Over the past couple of years, marijuana has been under a microscope. We don’t mean the plant or the effects of legalization, we mean the word itself — marijuana. Whether you realize it or not, an underground movement has developed to convince you to use the word “cannabis” instead.
Primarily, a vocal minority believes we should the term marijuana because of its historical baggage, which includes racist policymaking and the War on Drugs. Instead, the argument goes, we should use cannabis, which will be more appealing to newcomers and push them to support legalization efforts. But does saying cannabis instead of marijuana actually influence public opinion?
According to a study published in the journal PLOS One, the answer is no.
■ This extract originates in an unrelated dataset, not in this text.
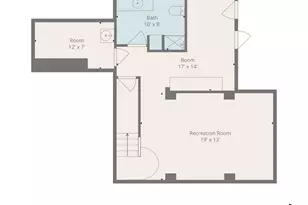 1111 NE 37th Ave, Portland, OR 97232 - Photo 44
The authors of the study partnered with YouGov for an “original survey experiment” that polled 1,600 adults in the U.S. Researchers determined that 43% of respondents believed saying marijuana and cannabis was “morally acceptable.” Only about a quarter of participants said marijuana was “morally wrong” while 20% said the same of cannabis. The rest of those surveyed responded they were “not sure.”
“Whether asked about legalization of the drug, the moral acceptability of its use, tolerance for activities involving the drug, the harmfulness of its use, or the traits of its users—and whether they are prompted to think about medical use or use more generally—respondents offered similar opinions whether we called the drug ‘marijuana’ or ‘cannabis,’” the authors wrote.
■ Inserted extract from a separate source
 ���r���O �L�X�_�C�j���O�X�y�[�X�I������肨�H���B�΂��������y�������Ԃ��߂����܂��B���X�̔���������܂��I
Only when they included the term “medical” did attitudes shift. Support for legalization increased when adding medical as a descriptor to marijuana or cannabis. In all, the researchers found that the public supported medical marijuana more than an “unspecified use” of the plant. “The public is much more supportive of legalization of medical use, more morally accepting of it, less bothered by activities involving it, less convinced that it is harmful, and more likely to attribute positive traits to its users when told that the drug is ‘medical,’” they wrote.
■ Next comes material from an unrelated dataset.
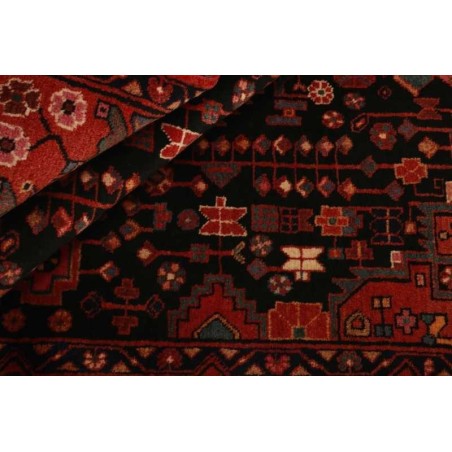 tappeto PERSIA NAHAVAND CM.145X187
That isn’t to say those with adamant beliefs in the marijuana vs. cannabis debate did not once have merit. The truth is, for a long time, negative stigmas were associated with “marijuana,” the researchers report, but that has since changed.
“One possibility is that the term ‘marijuana’ once actually did conjure up special negative associations, but that the word has since shed those associations. Although we cannot test this hypothesis with our data, historical polling shows that public attitudes toward ‘marijuana’ have liberalized over time,” the authors wrote.